TÂCHE A – Extrayez du texte sur la Saline de Ledoux le passage qui s'ouvre sur les mots contenant « Par ailleurs, bon » et se ferme sur « de la Gabelle. ».
TÂCHE B – Selon le texte sur la Saline de Ledoux, en quelle année Claude Nicolas Ledoux se voit-il confier l'édification de la nouvelle saline ?
TÂCHE C – Poursuivez le texte sur la Saline de Ledoux après sa dernière phrase.

EXTRAIT DU DOCUMENT –
┌──

Chef d’œuvre de Ledoux
Décidée sous le règne de Louis XV, la conception de la nouvelle Saline est confiée à Claude Nicolas Ledoux, l’un des architectes proches de la cour et sans doute l’un des plus prolifiques de la fin du XVIIIe siècle. Devenu graveur puis architecte, il se fait connaître de l’entourage du roi, de la haute aristocratie et de la grande bourgeoisie en construisant de nombreux hôtels particuliers à Paris.
Par ailleurs, bon connaisseur des Salines de l’Est de la France, il se voit confier en 1774 la tâche d’édifier une nouvelle saline dont l’emplacement est décidé entre les villages d’Arc et de Senans. Après un premier projet refusé par Louis XV, Claude Nicolas Ledoux propose un ensemble de bâtiments distribués autour d’un parfait demi-cercle dont le diamètre orienté Est-Ouest est formé des bâtiments de production de sel, de la maison du directeur et des pavillons des Commis et de la Gabelle.

└──

EXTRAITS DE DONNÉES –

┌──

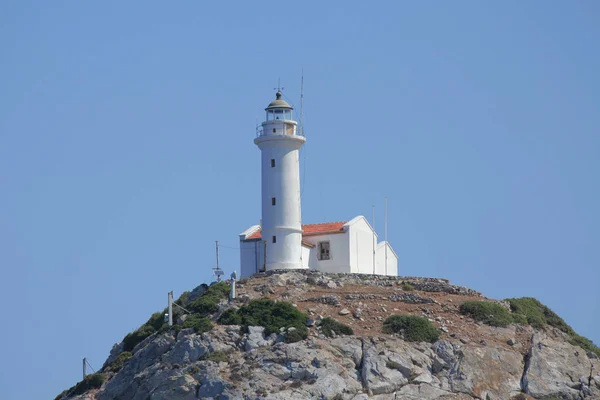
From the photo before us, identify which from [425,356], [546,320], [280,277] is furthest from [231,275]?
[546,320]

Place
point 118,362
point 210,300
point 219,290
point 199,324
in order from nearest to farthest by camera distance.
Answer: point 199,324 < point 118,362 < point 210,300 < point 219,290

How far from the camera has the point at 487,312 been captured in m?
62.5

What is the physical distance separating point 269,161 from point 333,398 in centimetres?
1629

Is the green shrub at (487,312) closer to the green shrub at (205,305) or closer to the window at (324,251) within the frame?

└──

RÉPONSE A –
Par ailleurs, bon connaisseur des Salines de l’Est de la France, il se voit confier en 1774 la tâche d’édifier une nouvelle saline dont l’emplacement est décidé entre les villages d’Arc et de Senans. Après un premier projet refusé par Louis XV, Claude Nicolas Ledoux propose un ensemble de bâtiments distribués autour d’un parfait demi-cercle dont le diamètre orienté Est-Ouest est formé des bâtiments de production de sel, de la maison du directeur et des pavillons des Commis et de la Gabelle.

RÉPONSE B – En 1774.

RÉPONSE C –
Le projet se veut rationnel avec une destination précise des constructions (travail, administration, habitat des ouvriers, gardiennage et contrôle) et des espaces (potagers pour les ouvriers, mur d’enceinte). La forme en demi-cercle avec la maison du directeur édifiée au centre de multiples rayons illustre la volonté de Claude Nicolas Ledoux de donner à la Saline une « forme aussi pure que celle du soleil dans sa course ».
L’ensemble est aussi conçu comme un théâtre de l’industrie édifié à la gloire du progrès et du travail humain. L’ensemble se déploie également avec rigueur, équilibre et un jeu des proportions dont le respect doit, pour l’architecte, générer la beauté. Une beauté et une force que viennent souligner bossages et avants corps, colonnes et serliennes, frontons et toitures qui, jour après jour et saison après saison, font vivre et vibrer la pierre en un spectacle aux couleurs et aux lumières toujours changeantes.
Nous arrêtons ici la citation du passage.